Crain’s New York Business: How the tourism sector sees its future


Updated October 26, 2021 4:06 PM


Vijay Dandapani, Fred Dixon, Charlotte St. Martin and Melba Wilson will capture a snapshot of New York City’s recovering tourism industry, share projections about what its full comeback will be like and explain what the sector’s businesses will be doing while they wait for 30 million tourists to return.


The leaders from the hotel world, tourism agency, Broadway and restaurants will discuss the return of international tourism and the lessons from Covid-19 on Thursday at a virtual New York Now forum from Crain’s New York Business, in a discussion moderated by senior reporter Cara Eisenpress. 


The pandemic experience is expected to have a lasting impact on the nature of New York’s appeal as a tourist destination.


“We need a totally different dimension and perspective to sell the city as a destination and a place to come back to,” said Dandapani, the president and CEO of the Hotel Association of New York City.


The industry has been particularly hard hit by the pandemic. Total visitors fell by 67%, to just 22.3 million in 2020—most of them in the early months, before the city closed down. In previous crises, hotel occupancy dropped to about 60%; in this recession, the rate plummeted to 14% and is only just now returning to around 60%.

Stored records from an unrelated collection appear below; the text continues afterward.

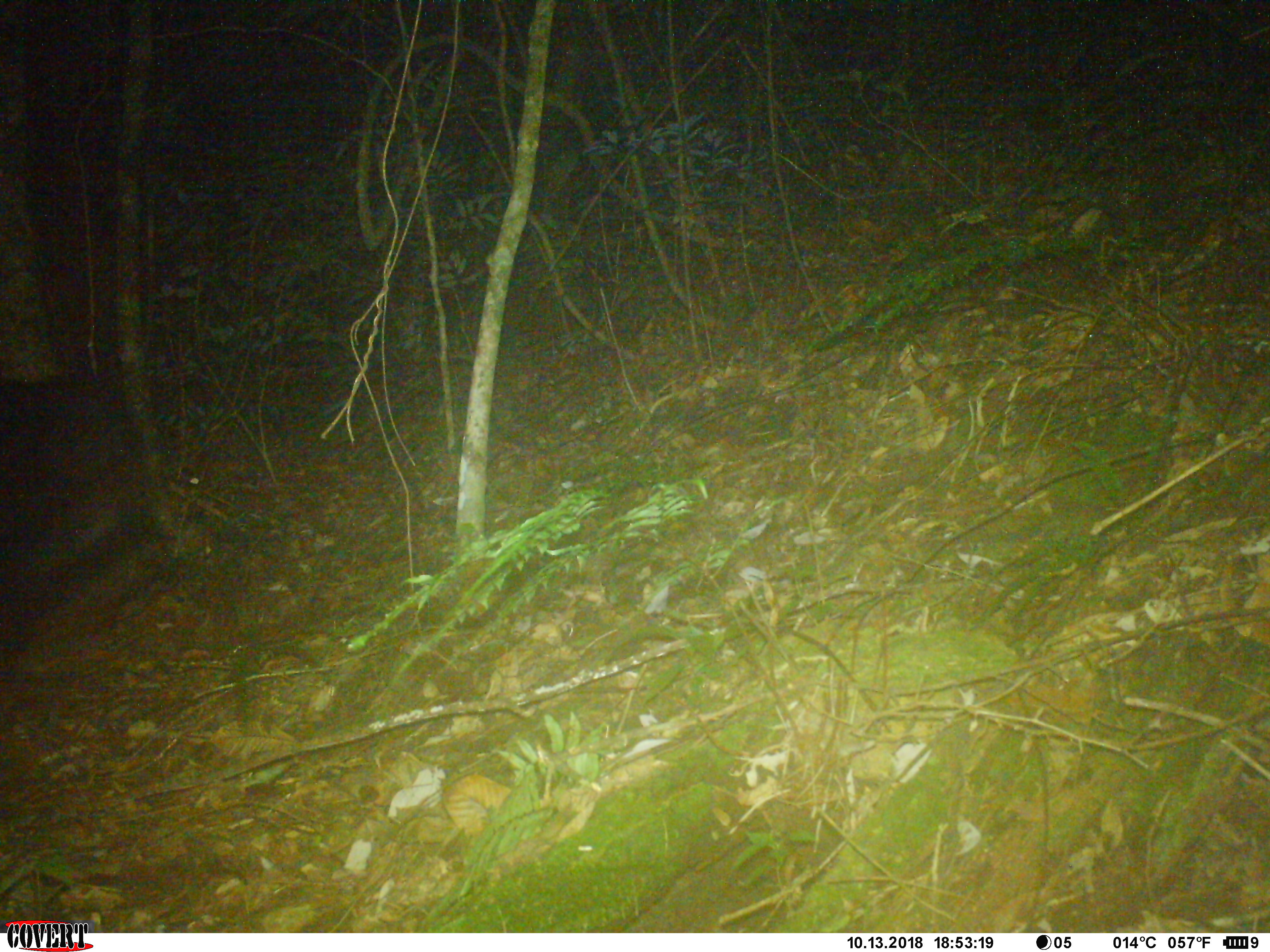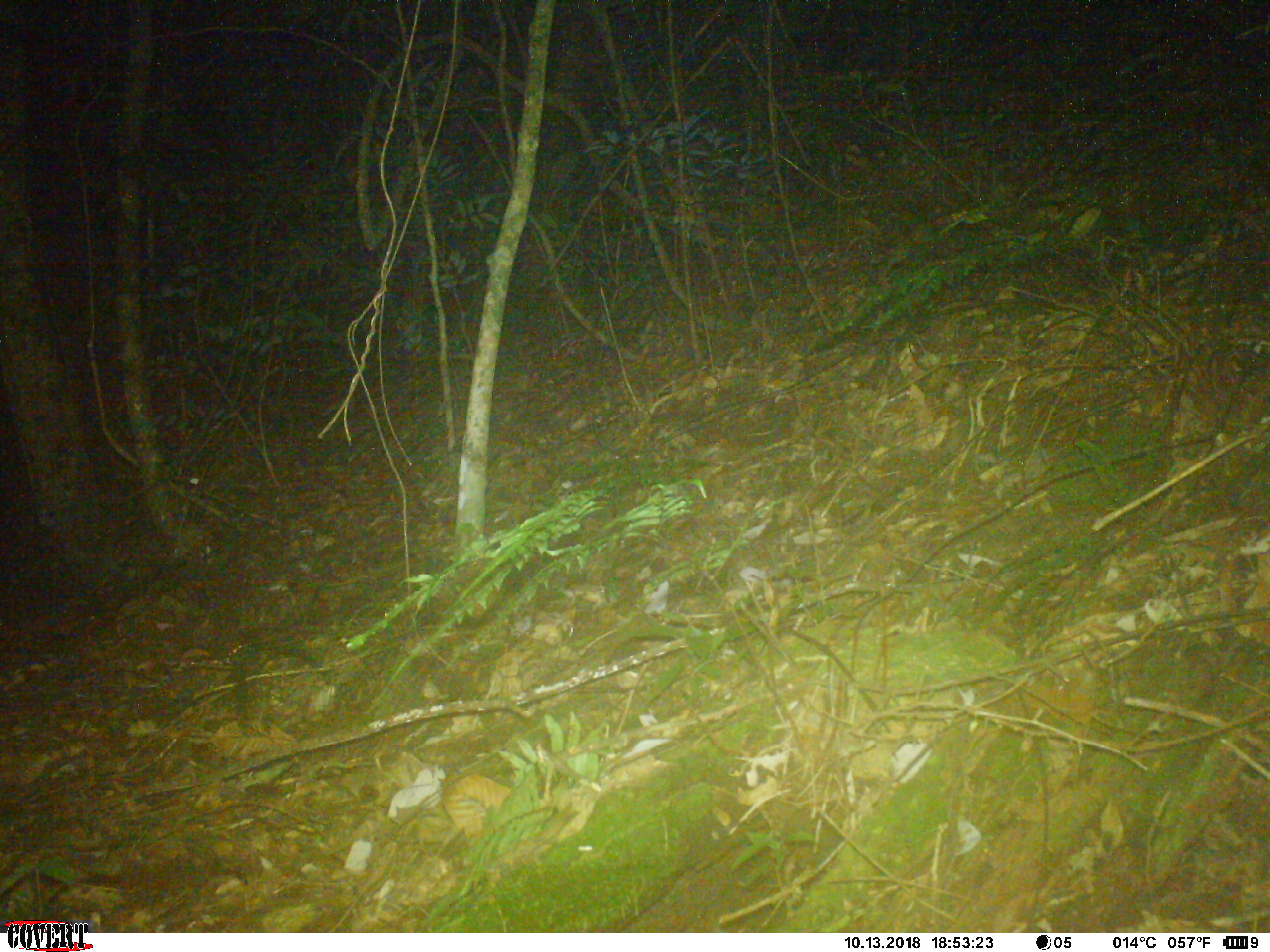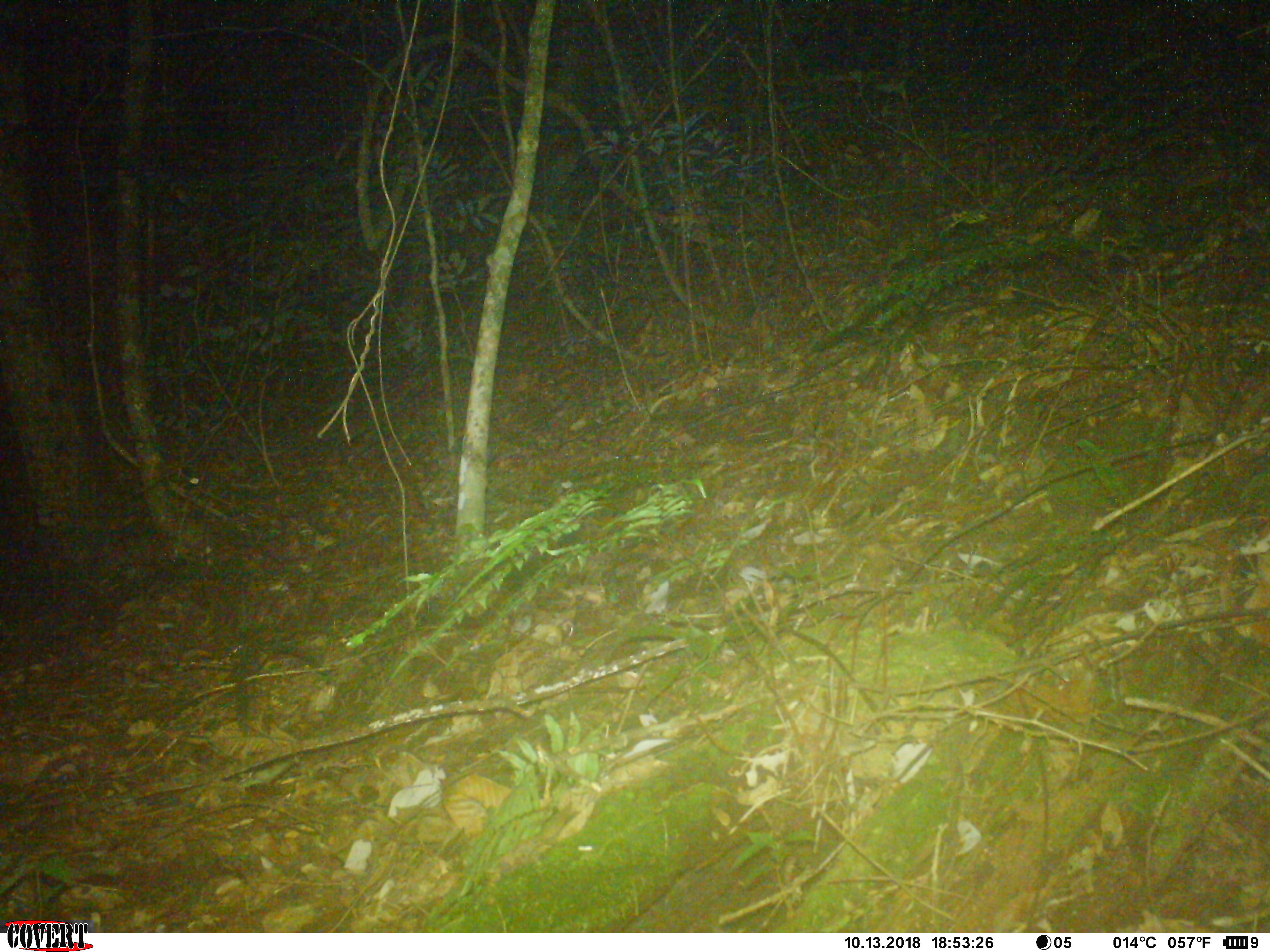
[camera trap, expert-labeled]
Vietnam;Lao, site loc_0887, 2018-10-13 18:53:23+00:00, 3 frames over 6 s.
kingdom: Animalia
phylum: Chordata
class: Mammalia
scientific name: Mammalia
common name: mammal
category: unidentified mammal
Unidentified mammal (mammal) (Mammalia). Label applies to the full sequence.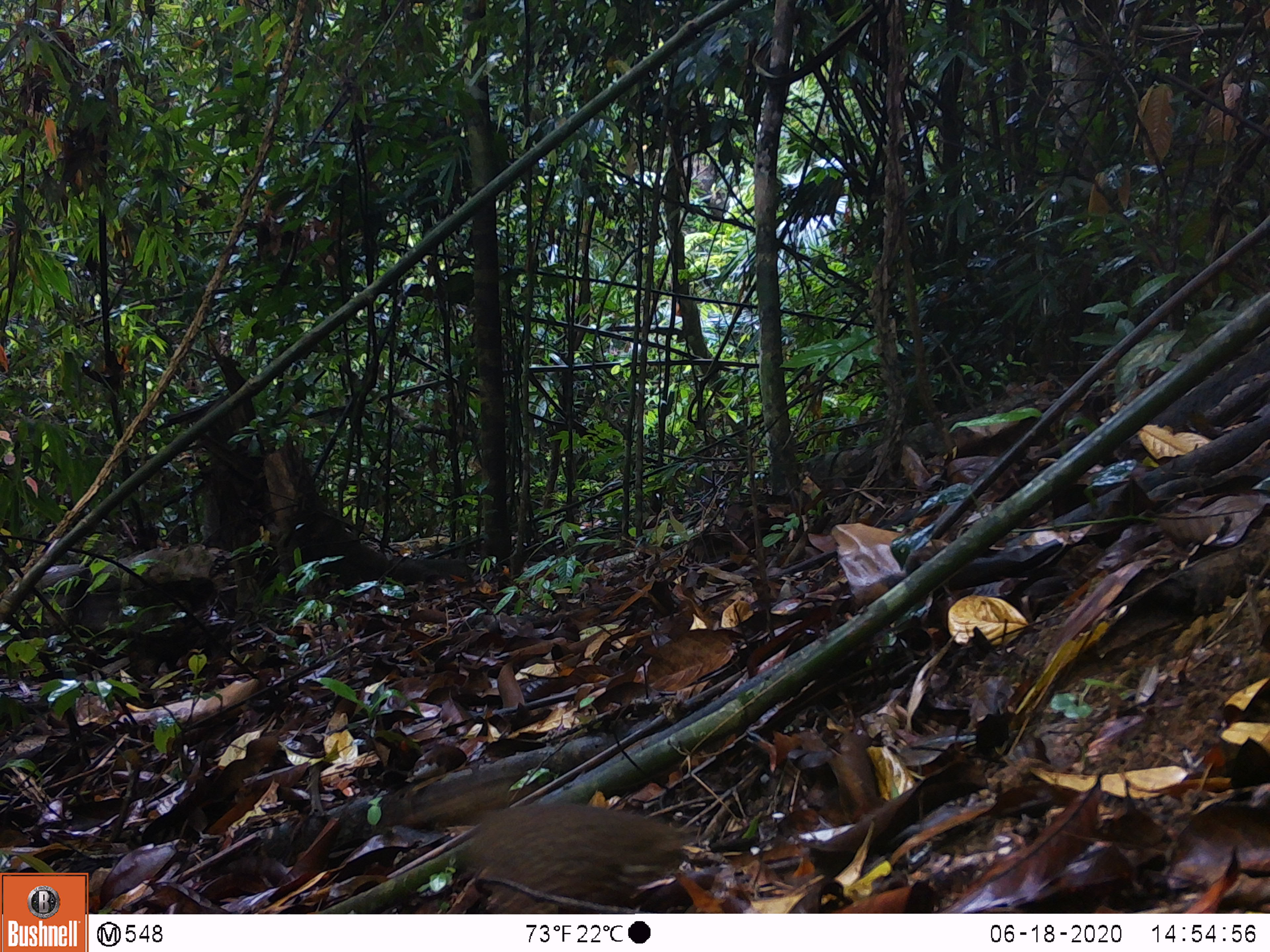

Yet despite the tough data, anecdotes from performing arts venues and once-again thriving restaurants create a preview of what is to come, and the panelists will discuss some of the brightest indicators they have seen. There have been hundreds of high-energy performances already on Broadway, many sold out. Restaurants are able to fill indoor and outdoor seats, even without the return of international travel.  And a new venue at the Javits Center has begun to entice business travelers to book conferences, a first step towards improving the city’s stature as a global business hub for meetings.


“Our competition is not Washington D.C. or Chicago,” said Dandapani in advance of the event. “Ours are London, Paris, Hong Kong and Sydney.”


The business leaders will make news as they discuss when this dynamic tourism future will arrive, whether it matters if New York City is an affordable destination and what kinds of immediate changes to look for in the city as visitors from Europe return in mid-November.